Google is a global entity and one of the most profitable and powerful companies in the world. Its reach stretches even into isolated countries, and its browser and search engine are the world’s most popular.
However, if you really think about it, that’s all Google is: a browser and a search engine. They do have other formats and other businesses that they have expanded into, but the core of Google remains those two things.
The problem with these two is that it is kind of hard to understand how they can make any money. Sure, they have a reach that is equivalent to billions of people, but there is no definitive business model or a clear product that they sell with cash value.
So, how do Google make their money? Is it easy to replicate? In this article, we seek to answer these questions and give you the rundown of what exactly Google is doing to get their capital.
How Does Google Make Money?
There is a very simple answer to this question, and that is advertisement. Google makes most of its money through advertisement.
This may seem strange, we mean, how exactly could a search engine make money through advertisement? Well, the answer has to do with how SEO (search engine optimization) works.
SEO, or search engine optimization, is the ability of a website to make it onto the first page of results of a search engine when certain words or phrases are searched for in that search engine.
For example, if we were to type into the Google search engine: ‘Best hikes in Zion National Park’, then the first website to come up would be the Utah National Park service website.
This is because, according to the metrics, most people clicked on this website when they were searching for this park, as it has the most concrete information or people enjoyed using it the most. This creates a little problem for smaller websites.
See, if you were a blog based website that explored hikes in Utah, you would never be able to make it to the front page without increasing your SEO.
The problem is, you have to be able to understand what content or words are being noticed by the search engine algorithm in websites to make them first page worthy, which is very difficult to do.
Since SEO is hard to do, Google offers to advertise the website for a fee. Google will show an ad for the website when the relevant phrase has been written on the first page. The fee is based on a bid-based pay-per-click system.
The business who wants the advertisement will set a maximum amount they’re willing to bid and spend per day on an advertisement.
The algorithm will then place these ads in order of preference for the relevant searches based on who bid lower or higher. Once the daily budget has been reached, the adverts automatically stop.
Due to the nature of this system, it does make it difficult for small businesses to have their advertisement shown, but it also provides Google with a huge revenue stream.
Big businesses will throw a lot of money at their bids, just to secure top spot, which makes Google a tidy sum.
Why Does Google Use Advertising?
There are a couple of reasons why Google uses advertising across its platform. The first is that it is incredibly lucrative for Google themselves.

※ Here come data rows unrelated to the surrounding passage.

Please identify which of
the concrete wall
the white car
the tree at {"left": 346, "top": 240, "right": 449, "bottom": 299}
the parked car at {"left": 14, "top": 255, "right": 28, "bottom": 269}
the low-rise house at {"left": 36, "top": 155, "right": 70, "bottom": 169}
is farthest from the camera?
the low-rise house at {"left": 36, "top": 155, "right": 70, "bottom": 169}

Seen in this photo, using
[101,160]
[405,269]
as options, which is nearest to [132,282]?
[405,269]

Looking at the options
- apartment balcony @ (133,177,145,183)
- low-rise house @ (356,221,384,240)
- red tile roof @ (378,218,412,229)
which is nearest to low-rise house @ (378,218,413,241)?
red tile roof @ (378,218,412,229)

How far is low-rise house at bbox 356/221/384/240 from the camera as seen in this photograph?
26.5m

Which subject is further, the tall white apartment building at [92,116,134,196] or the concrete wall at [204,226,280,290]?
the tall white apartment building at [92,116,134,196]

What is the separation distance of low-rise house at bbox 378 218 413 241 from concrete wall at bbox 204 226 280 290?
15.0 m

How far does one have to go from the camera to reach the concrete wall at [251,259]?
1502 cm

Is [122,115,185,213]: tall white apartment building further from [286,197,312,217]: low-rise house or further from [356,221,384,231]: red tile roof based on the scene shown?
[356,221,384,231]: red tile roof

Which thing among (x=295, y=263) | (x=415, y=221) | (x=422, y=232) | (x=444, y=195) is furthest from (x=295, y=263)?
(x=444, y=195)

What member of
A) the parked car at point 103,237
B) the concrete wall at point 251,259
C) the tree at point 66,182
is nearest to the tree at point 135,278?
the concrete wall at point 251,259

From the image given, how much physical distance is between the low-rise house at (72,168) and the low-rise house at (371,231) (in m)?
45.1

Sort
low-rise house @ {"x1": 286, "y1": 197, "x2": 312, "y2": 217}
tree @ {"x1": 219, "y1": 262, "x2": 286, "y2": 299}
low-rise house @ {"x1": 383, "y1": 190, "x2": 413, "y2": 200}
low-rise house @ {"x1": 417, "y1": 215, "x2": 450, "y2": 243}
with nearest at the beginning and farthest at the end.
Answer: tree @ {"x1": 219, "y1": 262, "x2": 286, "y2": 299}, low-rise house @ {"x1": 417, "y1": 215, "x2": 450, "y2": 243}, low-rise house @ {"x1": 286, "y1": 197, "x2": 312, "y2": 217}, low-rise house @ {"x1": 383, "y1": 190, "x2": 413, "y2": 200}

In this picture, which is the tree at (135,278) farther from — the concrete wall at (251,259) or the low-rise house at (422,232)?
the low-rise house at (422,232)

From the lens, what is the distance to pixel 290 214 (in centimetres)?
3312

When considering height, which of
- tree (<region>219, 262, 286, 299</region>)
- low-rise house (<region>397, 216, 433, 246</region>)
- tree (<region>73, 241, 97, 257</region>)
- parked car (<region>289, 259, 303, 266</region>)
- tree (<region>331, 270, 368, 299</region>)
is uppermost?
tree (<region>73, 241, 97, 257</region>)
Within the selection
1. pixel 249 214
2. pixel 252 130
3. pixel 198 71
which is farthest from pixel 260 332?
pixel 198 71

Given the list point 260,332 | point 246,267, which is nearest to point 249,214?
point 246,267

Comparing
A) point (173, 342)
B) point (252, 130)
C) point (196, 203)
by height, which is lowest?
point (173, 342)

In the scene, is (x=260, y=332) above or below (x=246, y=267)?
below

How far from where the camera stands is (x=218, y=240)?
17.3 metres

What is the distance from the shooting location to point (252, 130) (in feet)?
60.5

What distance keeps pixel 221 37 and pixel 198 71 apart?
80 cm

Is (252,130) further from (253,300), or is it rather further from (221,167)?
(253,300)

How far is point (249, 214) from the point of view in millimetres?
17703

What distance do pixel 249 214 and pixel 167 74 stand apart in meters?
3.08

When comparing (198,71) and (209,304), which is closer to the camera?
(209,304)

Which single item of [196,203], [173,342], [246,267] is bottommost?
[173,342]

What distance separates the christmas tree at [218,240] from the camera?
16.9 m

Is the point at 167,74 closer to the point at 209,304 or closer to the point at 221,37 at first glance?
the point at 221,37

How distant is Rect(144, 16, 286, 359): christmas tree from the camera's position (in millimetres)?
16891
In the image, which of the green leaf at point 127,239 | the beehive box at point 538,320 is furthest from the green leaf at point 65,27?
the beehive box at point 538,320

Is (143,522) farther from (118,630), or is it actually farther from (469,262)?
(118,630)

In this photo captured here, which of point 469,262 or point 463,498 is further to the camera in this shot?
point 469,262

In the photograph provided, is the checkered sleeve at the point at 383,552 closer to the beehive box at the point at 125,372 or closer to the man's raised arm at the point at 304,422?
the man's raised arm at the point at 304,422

The advertisements that they put into their search engine make more money than any other revenue stream they have combined.
To put it into perspective, let’s show you how much Google search engine makes and how much the others do.
So, the Google revenue products – excluding the search engine – are: Google Network Members, YouTube advertisement, Google Other, and Google Cloud, and these products make a combined $108.50 billion.
Google search engine advertisements alone make $148.95 billion. That is $40 billion dollars more than everything else combined, and it really shows why Google keeps using advertising as a revenue stream.
Another reason is that everyone makes money from this system. Google gets paid for the advertisement, the owner of the website that is advertised makes money from people visiting, and the advertisers on said website make money because people buy their product.
Since everyone is making money all round, people don’t really have a problem with this system, only the amount they may be paid.
How Does Google Measure Its Advertisement Performance?
Google uses two key metrics to measure its advertisement performance. The first is the change in percentage of paid clicks, and the second is the cost-per-click.
The percentage of paid clicks is the type of advertisement we mentioned earlier. This will measure what ads people are clicking on, how much money Google is making per click, and how much they are charging advertisers on average per click.
The cost-per-click metric is based on ads that Google places on the websites themselves. Some websites would Google AdSense to make money, and this would be where Google places ads on a website for the owner.
Google and the owner would split how much money is made from this advert, especially if someone clicked on it.
By calculating the differences between these two metrics, Google can see on average what adverts made them the most money, the average people were spending on adverts, and which types of advertisement fell short of projections.
In this way, Google can adapt its advertisement and its way of making revenue to make it more efficient and to make the most from their revenue stream.
Google uses advertisement to make its money, and it is by far the biggest revenue stream for the company.
In total, it makes about $148 billion from adverts, and it is quite clear that without them Google would not be as powerful as it is today.
However, this revenue stream is also a way for websites and businesses to make money as well, if they get in on the act.